# NSInternalScriptError in Applescript



## macmastah (Aug 29, 2006)

Hi,

I'm having a problem with the attached applescript which tries to add chapter markers to the frontmost quicktime movie. It's supposed to place the markers wherever the playhead is, but always gives me an "NSInternalScriptError."

It highlights this line after it displays the error:

	make new track at sourceMovie with data alias chapterFile

Could someone please tell me how to fix this?

Thanks


----------



## Mikuro (Aug 29, 2006)

Looks like an incompatibility has cropped up with newer versions of QuickTime Player. Some scripts I wrote to do the same thing now give me that same error. I'm sure they worked as recently as December (with whatever version of QT was newest at that point).
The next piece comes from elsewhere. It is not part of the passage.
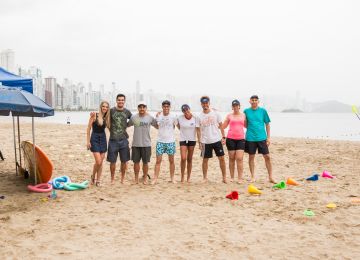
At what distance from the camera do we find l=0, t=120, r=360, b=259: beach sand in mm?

I'll see if I can fix mine later and tell you what I find. From the look of it, though, I'd guess that Apple broke QT's scriptability in a recent update.


----------



## macmastah (Aug 29, 2006)

Thanks for doing that!

I look forward to hearing if you fixed it.


----------



## Mikuro (Aug 29, 2006)

I haven't found a way to fix it exactly, but I just ran my old script using QuickTime Player 6.5 instead of 7, and it works just fine.

It's likely that the script you posted would also work with QTP 6.5, but I can't say for sure since I can't even get it to produce an error on my machine; it just silently dies. It seems like it wants to use speech recognition, and my Mini doesn't have a microphone, so maybe that's why.

In case you're wondering, when you use QTP 6 with QT7 installed, it still uses QT7, so you can play H.264 and all that. The only major difference is the interface.


----------



## macmastah (Aug 30, 2006)

Thanks so much for your help, Mikuro!

One thing, do you know where I can get Quicktime 6.5 player for mac? I can't seem to find it anywhere.

Thanks again.


----------